Data records.

===============

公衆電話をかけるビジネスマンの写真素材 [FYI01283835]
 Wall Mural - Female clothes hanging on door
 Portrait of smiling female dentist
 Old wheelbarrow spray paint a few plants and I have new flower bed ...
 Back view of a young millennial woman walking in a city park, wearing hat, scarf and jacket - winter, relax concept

===============

About this exercise. The line containing "Old wheelbarrow spray" marks where to begin; the last line of the records marks where to stop. Copy both and all between, exactly.

Result of this exercise.
 Old wheelbarrow spray paint a few plants and I have new flower bed ...
 Back view of a young millennial woman walking in a city park, wearing hat, scarf and jacket - winter, relax concept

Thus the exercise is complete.